Mutation operators in lens system optimization to jump out of local minima

Lei Li; Qiong-Hua Wang; Xiao-Qing Xu; Da-Hai Li

doi:10.1364/OE.18.020876

1. Introduction

Damped Least Squares [1] method is traditionally used in lens system design. It can find local minima from a starting configuration in the merit function landscape effectively. However, optical system designers are often confronted with poor local minima using Damped Least Squares method. For decades, various kinds of global optimization methods [2–8] have been proposed for the problem. These global methods are indeed powerful to make the solution jump out of poor local minima. However, doing global search is time-consuming. The research on more effective and faster methods for lens system design is still in progress. Previous research [9,10] shows that controlling the damping factor of a lens design program can help the designer to find alternative system configurations. In this paper, we apply mutation operators to control the damping factor in Damped Least Squares to jump out of poor local minima.

2. Theory

We first describe briefly the conventional use of Damped Least Squares method [11]. Damped Least Squares method employs the damping factor to obtain the step size vector ∆X to change the configuration parameter vector X of a lens system as follows:

Δ X = - {(A^{T} A + P I)}^{- 1} A^{T} F_{0},

X = X_{0} + Δ X .

We note that the system includes the operand space (dimension M) and the variable space (dimension N). A (M × N) is derivative matrix of an optimization problem. I (N × N) is the identity matrix. F₀ is the vector of operand values to be reduced to zero or certain target values. X₀ is the configuration parameter vector before iteration. P is the damping factor. Usually P is a proper positive real number. The choice of P determines the effectiveness of the algorithm. For more details, see Ref [11].

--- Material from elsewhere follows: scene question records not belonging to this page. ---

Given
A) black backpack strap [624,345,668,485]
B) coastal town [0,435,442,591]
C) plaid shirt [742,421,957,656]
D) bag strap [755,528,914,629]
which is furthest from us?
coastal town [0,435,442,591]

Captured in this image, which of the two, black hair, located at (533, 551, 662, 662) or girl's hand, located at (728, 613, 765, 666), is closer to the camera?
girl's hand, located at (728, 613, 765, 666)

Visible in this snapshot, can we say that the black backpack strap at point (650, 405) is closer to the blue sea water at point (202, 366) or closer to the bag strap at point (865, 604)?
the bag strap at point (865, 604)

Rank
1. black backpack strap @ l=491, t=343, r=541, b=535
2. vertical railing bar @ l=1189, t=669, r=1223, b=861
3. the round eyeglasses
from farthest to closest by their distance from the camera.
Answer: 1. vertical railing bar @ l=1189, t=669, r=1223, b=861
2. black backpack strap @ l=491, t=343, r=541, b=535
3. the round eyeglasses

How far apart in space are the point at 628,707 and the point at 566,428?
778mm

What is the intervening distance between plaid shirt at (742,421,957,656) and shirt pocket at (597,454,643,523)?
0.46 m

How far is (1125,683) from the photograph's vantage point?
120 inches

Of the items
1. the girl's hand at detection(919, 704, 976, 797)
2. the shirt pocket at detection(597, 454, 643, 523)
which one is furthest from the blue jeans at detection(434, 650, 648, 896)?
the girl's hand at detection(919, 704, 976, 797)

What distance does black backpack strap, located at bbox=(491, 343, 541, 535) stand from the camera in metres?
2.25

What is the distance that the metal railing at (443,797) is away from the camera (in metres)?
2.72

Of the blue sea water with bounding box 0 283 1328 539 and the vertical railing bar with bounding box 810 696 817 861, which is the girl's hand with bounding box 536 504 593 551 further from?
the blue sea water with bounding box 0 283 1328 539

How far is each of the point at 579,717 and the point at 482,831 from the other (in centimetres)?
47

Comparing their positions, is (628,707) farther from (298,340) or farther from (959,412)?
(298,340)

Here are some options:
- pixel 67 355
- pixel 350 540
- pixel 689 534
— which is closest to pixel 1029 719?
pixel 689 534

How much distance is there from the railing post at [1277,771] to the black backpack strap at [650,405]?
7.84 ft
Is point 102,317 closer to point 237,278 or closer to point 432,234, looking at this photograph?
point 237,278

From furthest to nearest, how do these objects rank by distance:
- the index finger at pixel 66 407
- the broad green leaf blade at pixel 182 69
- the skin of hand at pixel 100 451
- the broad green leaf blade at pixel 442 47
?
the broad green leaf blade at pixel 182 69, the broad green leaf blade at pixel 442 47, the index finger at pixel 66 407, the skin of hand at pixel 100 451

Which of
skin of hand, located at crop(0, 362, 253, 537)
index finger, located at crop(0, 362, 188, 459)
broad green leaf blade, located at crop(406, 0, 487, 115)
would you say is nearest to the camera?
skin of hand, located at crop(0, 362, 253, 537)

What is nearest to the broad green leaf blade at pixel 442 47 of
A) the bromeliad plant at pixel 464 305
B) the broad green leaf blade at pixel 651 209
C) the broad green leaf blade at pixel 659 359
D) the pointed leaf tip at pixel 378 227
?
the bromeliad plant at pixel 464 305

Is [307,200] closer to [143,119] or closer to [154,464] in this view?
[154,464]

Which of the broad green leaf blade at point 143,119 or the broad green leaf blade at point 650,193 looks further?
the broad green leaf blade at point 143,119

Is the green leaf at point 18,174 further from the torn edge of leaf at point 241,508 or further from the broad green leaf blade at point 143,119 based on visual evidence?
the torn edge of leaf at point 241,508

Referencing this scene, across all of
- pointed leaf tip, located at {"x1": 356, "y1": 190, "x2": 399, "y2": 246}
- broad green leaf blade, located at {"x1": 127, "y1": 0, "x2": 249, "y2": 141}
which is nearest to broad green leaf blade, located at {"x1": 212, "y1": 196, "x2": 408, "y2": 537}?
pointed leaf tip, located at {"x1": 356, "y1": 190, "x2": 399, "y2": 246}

In the proposed method, for the purpose of jumping out of local minima we must reset P when the solution is trapped in local minima. From the Eq. (1), we know that if $A^{T} A + P I$ is not a singular matrix, the step size ∆X is to become small and the algorithm is to converge due to basins of attraction [12]. Then the algorithm can find local minima effectively. However, if $A^{T} A + P I$ is close to a singular matrix, this algorithm shows divergence instead of convergence. We can make $A^{T} A + P I$ singular as follow:

| A^{T} A + P I | = 0.

We rewrite Eq. (3) as follow:

| A^{T} A - P_{k} I | = 0,

where P_k is the eigenvalue randomly chosen from all the eigenvalues of the matrix

A^{T} A

. If we set P to -P_k,

A^{T} A + P I

is a singular matrix. The step size ∆X becomes infinite and out of control. The obtained configuration parameter vector X is usually useless. However, in this paper, we proposed a mutation operator based on Self-Adaptive Gaussian mutation and Decreasing-Based Gaussian mutation [13,14], which are traditionally used in evolutionary algorithm to keep diversity of the population, to control the damping factor P as follows:

P = - P_{k} {(1 + \exp [τ N (0, 1) + τ^{'} N_{i} (0, 1)])}^{n} {[1 + Q N (0, 1)]}^{n},

τ = {(\sqrt{2 N})}^{- 1},

τ^{'} = {(\sqrt{2 \sqrt{N}})}^{- 1},

where N(0,1) is the standard normal distribution, N_i(0,1) is a new value with distribution N(0,1) that must be regenerated for each index i. i presents number of iteration. n is a positive integer. Q is a constant whose value is between 0 and 1. In the proposed method, the mutated P as shown in Eq. (5) searches around a center -P_k, and is neither too near to nor too far from -P_k due to the proposed mutation operator. In this way, the matrix

A^{T} A + P I

is not a singular matrix, and

| A^{T} A + P I |

is neither too small nor too large. As a result, the mutated P can produce a large amount of different ∆X resulting in mutated solution X. The ∆X resulting from the mutated P is larger than that in trapped local minimum. In this way, the algorithm is no longer to stay in the local minimum. On the contrary, the algorithm with mutated P is to search more extensive variable space beyond the basins so that it can help the trapped solution escape from local minima.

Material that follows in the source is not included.